Osteomyelitis (OM) is an infection of bone or bone marrow, which is usually caused by bacteria. There is swelling of bone marrow, causing blood vessels in the bone marrow to be pinched and the blood supply to be obstructed. Osteomyelitis is a serious condition, which can quite easily lead to loss of function of the affected limb.


In case of osteomyelitis, pieces of bone tissue can die and get loose (sequesters). Around the affected bone parts, the infection can spread and cause abscesses. Osteomyelitis can occur in two ways:

There is an acute and a chronic form of osteomyelitis. The acute form is usually the result of an infection with the bacterium Staphylococcus aureus. This bacterium normally lives on the skin without doing any harm, but can enter blood circulation and infect bone tissue due to a wound, fracture, joint replacement or injection into a blood vessel with a contaminated needle. Acute osteomyelitis can also be caused by mycobacteria or (rarely) by the Escherichia coli bacterium.
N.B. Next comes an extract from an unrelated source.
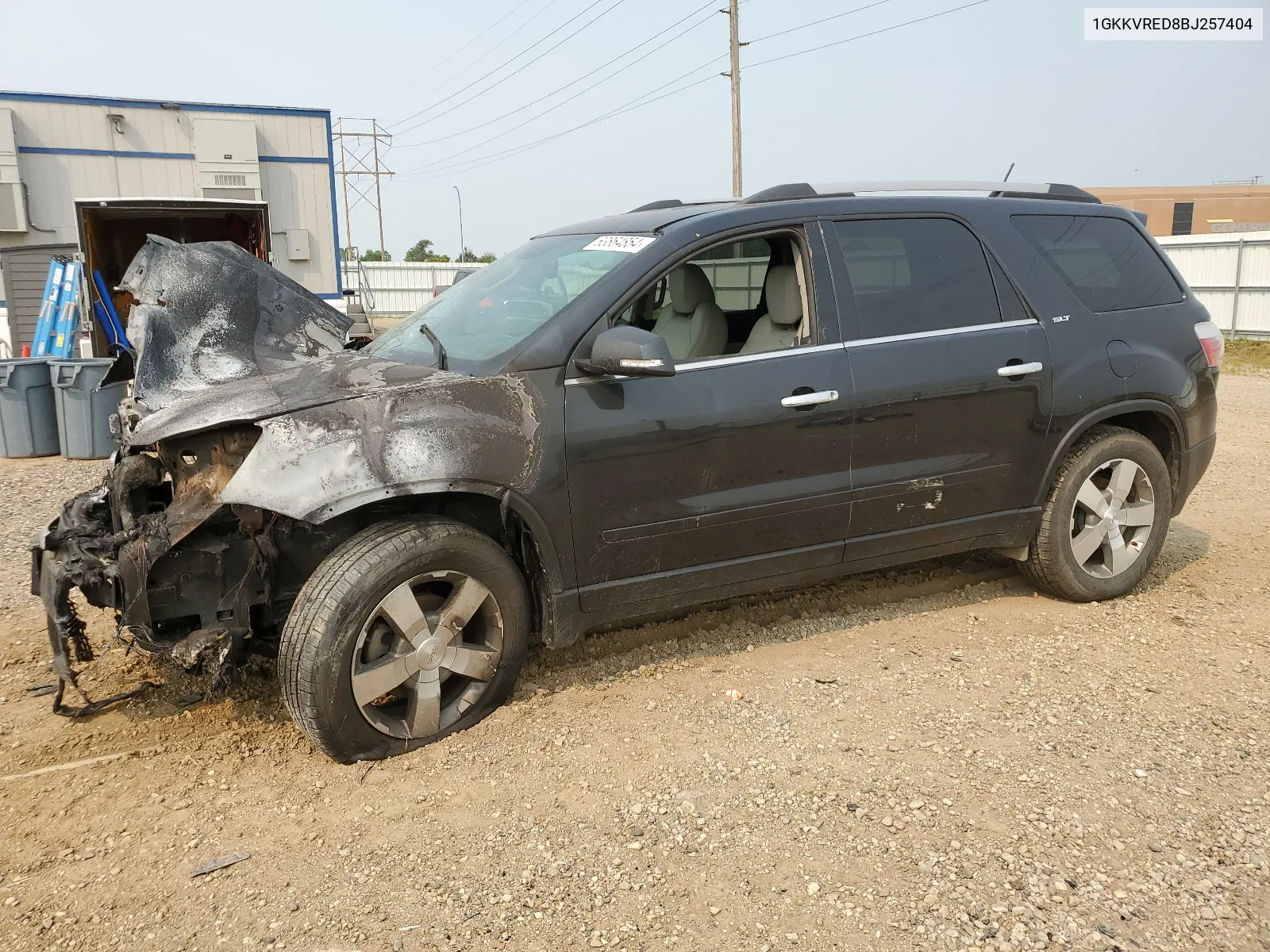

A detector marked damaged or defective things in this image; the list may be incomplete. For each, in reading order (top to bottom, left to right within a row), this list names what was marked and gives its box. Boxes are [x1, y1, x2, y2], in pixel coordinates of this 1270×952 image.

After infection with the bacterium, it usually takes four to ten days before the first symptoms occur.
Chronic osteomyelitis can also be caused by tuberculosis or in rare cases by a fungal infection. Acute osteomyelitis sometimes changes into the chronic form.
Young children and the elderly are at increased risk of developing this condition. Also in case of a reduced immune system, there is a higher risk, for example when using medicines that suppress the immune system (such as corticosteroids and chemotherapy). Drug users who use used needles are also more at risk of infection.


The most common symptom of osteomyelitis is pain in the infected bone. When moving or straining, the pain increases. The pain also increases upon touching the inflamed area. Other signs and symptoms are fever, redness, swelling and heat in the area above the affected bone. In case of chronic osteomyelitis, a fistula usually arises outwards. This is a channel between two body cavities, or between the skin and a body cavity. Along the fistula, pus can pass through.


When osteomyelitis is assumed, the doctor may order an X-ray, scintigraphy or MRI scan in order to find the affected bone. If pus is formed, a sample from the bone (puncture) can be taken with a fine needle, so that the cause can be determined.


As soon as the causative bacterium has been determined, treatment of osteomyelitis includes intravenous administration with an effective antibiotic for this bacterium. If, due to the osteomyelitis, tissue has died, surgery is often required to remove the dead tissue. Also drainage of abscesses is often necessary. Strings of beads with antibiotics are sometimes left in the wound in order to be able to locally administer a high concentration of this medication for a long time.


The prognosis for people with osteomyelitis is usually good, only if they receive timely and appropriate treatment. However, chronic osteomyelitis sometimes develops. Weeks, months or even years later, an abscess can be formed in the bone again.